Uno scorcio di Decentraland
L’economia dei mondi virtuali, dei metaversi e del gaming è forse l’esempio più chiaro del grado di inconsistenza del mondo digitale. Usando le criptovalute più diffuse o quelle create dalle stesse piattaforme si può regalare un paio di orecchini all’avatar seduta sulla panchina di un parco, oppure si può acquistare un lotto di terreno che dà sullo stesso parco magari per tirarci su un fabbricato da offrire sul mercato sempre all’interno del mondo virtuale. Le possibilità sono infinite e non occorre moltiplicare gli esempi. Ciò che mi interessa mostrare sono le scatole cinesi nelle quali a) un trasferimento elettronico che fai dalla tua banca online acquista b) una criptovaluta ancora più immateriale che in seguito spendi, poniamo, su Decentraland per acquistare c) un lotto di terreno digitale che offri d) nella sezione land del markeplace della piattaforma. A ogni passo diventa un ricordo sempre più lontano il mondo dove per distrazione urtiamo il tavolo della cucina e si versa il vino sulla tovaglia.
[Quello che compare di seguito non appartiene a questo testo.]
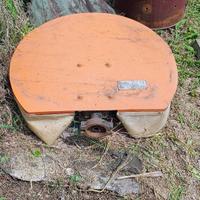 Falciatrice Rotativa frontale a tamburo Bellon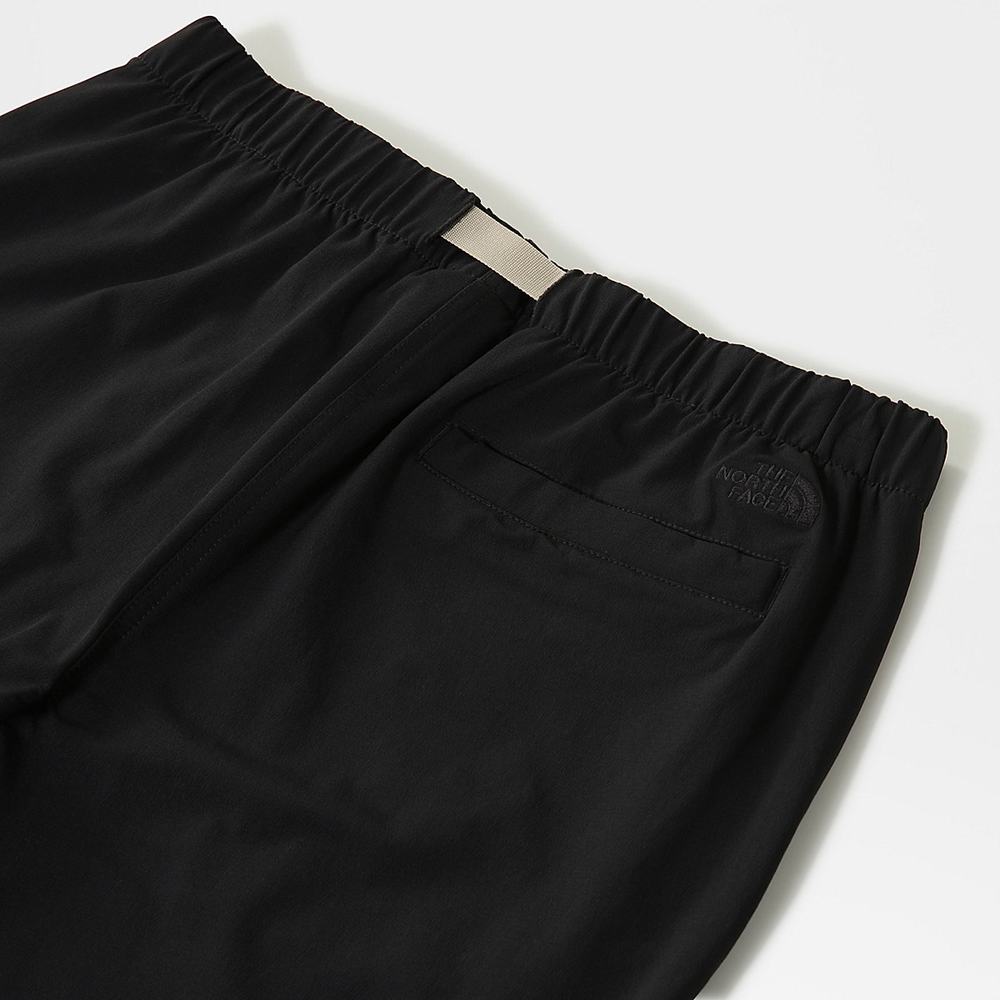 Nohavice The North Face TECH EASY Panske Čierne | TAC-192058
Eppure tutto comincia con gli euro perfettamente reali che escono dal conto e prosegue con le ore perfettamente reali che si passano dentro Decentraland per regalare gli orecchini e comprare il lotto sul parco. Quindi perché arrendersi all’immaterialità del mondo digitale come se il discorso finisse lì. Forse abbiamo bisogno di un cannocchiale per vedere meglio, perché ho la sensazione che qualcosa ancora sfugga a questa nota rispetto ai mondi virtuali, allo stupefacente spettacolo prodotto dall’intelligenza artificiale generativa e ai giganti digitali. Vediamo se l’arte della parola può darci ancora una mano. Una grande poetessa americana, Marianne Moore, ha scritto che nella poesia si possono trovare «giardini immaginari con dentro rospi veri» («imaginary gardens with real toads in them». “Poetry”, in Others for 1919; An Anthology of the New Verse, a cura di Alfred Kreymborg, N.L. Brown, 1920, pp. 131–132. Traduzione dell’autore). Chissà se anche il mondo digitale – immateriale, nebbioso, pappagallesco, magico e smisurato – si regge su questo paradosso. Chissà se è anche per questo motivo che lo troviamo, tutti, irresistibile.